Mme Latimer : C'est une question intéressante que vous posez. Lorsque nous avons commencé à travailler dans le secteur de la justice pour les jeunes, nous donnions des prix aux agents de police dont les activités reflétaient l'esprit de la Loi sur le système de justice pénale pour les adolescents. Beaucoup d'agents de police font vraiment de l'excellent travail. Ils ne sont pas du tout opposés à l'idée de jouer une partie de hockey-balle avec les jeunes du quartier. Ils aiment ça, surtout les agents de police qui font des patrouilles à pied dans ces communautés.

C'est un des objectifs clés de la GRC également, et c'est quelque chose à encourager; je suis heureuse que les chefs de police encouragent eux aussi les activités de prévention du crime.

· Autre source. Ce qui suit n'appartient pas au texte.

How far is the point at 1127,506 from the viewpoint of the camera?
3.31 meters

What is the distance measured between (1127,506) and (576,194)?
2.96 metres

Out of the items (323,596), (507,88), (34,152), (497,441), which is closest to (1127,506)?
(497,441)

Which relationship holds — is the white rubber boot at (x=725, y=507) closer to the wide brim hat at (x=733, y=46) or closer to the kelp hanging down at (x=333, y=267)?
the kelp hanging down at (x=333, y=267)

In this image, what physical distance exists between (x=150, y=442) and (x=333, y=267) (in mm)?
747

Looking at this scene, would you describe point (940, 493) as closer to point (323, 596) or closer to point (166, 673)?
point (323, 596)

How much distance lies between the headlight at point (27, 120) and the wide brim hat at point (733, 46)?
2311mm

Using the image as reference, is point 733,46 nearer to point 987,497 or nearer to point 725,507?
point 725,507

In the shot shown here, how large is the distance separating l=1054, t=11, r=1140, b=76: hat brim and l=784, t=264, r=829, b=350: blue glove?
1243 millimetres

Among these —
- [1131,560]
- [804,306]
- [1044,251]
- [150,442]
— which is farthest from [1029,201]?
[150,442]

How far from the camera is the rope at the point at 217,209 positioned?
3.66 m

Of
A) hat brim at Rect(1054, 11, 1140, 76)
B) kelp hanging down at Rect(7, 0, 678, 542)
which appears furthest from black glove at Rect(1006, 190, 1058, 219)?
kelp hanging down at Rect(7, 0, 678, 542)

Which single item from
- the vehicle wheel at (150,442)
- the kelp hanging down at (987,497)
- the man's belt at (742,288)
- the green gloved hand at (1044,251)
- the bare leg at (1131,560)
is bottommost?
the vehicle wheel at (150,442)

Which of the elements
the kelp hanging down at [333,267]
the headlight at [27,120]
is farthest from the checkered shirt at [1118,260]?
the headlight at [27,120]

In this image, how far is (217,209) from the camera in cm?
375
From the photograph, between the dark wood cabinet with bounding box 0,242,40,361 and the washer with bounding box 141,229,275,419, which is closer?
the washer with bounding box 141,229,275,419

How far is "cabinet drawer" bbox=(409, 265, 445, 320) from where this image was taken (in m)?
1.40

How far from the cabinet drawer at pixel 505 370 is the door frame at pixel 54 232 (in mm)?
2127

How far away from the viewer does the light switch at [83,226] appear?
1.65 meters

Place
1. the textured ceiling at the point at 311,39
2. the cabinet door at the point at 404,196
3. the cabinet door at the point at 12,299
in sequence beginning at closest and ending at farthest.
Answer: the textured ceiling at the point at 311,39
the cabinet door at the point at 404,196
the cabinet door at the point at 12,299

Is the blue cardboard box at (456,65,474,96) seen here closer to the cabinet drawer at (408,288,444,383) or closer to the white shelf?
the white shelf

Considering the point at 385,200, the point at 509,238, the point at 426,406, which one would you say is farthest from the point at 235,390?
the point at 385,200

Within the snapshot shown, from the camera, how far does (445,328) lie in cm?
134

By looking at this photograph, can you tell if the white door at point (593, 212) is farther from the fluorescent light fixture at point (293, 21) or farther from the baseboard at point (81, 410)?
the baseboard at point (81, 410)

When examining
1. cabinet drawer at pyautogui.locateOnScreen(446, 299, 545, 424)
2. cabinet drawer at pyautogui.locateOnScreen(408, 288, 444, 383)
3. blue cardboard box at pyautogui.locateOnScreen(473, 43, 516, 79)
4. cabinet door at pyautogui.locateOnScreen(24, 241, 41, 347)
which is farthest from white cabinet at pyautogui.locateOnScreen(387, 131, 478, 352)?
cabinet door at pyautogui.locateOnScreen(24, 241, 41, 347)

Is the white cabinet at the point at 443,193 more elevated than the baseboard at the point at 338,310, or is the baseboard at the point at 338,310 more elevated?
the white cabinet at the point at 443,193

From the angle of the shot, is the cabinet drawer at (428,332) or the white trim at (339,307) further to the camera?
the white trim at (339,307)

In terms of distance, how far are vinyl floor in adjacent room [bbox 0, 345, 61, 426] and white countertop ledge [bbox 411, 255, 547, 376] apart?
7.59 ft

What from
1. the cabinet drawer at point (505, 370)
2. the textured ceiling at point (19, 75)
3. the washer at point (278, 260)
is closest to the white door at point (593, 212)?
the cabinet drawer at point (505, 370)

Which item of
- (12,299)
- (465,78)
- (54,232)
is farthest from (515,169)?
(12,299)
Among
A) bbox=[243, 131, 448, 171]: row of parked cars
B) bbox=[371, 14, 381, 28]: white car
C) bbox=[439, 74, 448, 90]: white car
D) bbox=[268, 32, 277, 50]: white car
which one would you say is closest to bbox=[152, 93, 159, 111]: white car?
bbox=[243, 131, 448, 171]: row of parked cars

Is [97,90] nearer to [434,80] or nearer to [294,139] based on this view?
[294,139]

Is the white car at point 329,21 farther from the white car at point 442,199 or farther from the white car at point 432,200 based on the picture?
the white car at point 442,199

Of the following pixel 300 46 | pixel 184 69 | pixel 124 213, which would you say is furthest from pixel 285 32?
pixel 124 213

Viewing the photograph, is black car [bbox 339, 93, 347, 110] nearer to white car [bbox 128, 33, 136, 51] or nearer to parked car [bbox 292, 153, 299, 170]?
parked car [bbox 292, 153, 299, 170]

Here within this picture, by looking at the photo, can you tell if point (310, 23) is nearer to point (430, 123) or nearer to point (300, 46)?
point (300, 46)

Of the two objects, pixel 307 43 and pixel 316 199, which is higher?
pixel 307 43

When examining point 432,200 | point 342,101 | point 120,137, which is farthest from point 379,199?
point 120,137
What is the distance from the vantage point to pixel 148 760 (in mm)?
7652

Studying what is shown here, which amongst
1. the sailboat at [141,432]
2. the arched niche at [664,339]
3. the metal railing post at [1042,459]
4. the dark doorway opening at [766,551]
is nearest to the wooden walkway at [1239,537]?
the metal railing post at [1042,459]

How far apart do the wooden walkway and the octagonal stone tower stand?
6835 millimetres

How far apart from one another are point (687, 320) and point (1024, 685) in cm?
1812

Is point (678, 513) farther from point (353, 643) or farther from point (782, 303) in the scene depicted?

Il y a d'énormes différences dans les façons dont les communautés voient la police. Dans mon quartier, on nous disait toujours que si on se perdait, il fallait trouver un agent de police. On nous apprenait que ces hommes étaient là pour nous servir et nous protéger et qu'ils seraient toujours disposés à nous aider si on avait des problèmes. Ailleurs, ce n'est pas la même chose; il y a beaucoup d'hostilité et d'antagonisme.

Je trouve cela très encourageant. Les chefs de police ont le mérite d'encourager les jeunes agents de police à travailler avec les jeunes.

La présidente : Merci beaucoup pour votre témoignage. Voilà qui met fin aux témoignages pour aujourd'hui.

Il nous reste encore des questions à régler à huis clos, mais la question du budget doit être traitée ouvertement. Vous avez le budget devant vous. On reçoit toujours beaucoup de demandes pour notre rapport sur la cyberintimidation; on demande donc la permission d'encourir des frais de messagerie de 200 $ et des frais d'impression de 7 000 $. Comme vous le savez, nous passons seulement à l'impression lorsqu'on reçoit une demande, pas avant; en l'occurrence, le nombre de demandes est si élevé que le montant que nous demandons l'est également. Bien évidemment, nous ne dépenserons pas d'argent inutilement. Y a-t-il des questions au sujet du budget?

Le sénateur Eggleton : Je propose la motion.

Des voix : D'accord.

La présidente : Merci. Procédons maintenant à huis clos.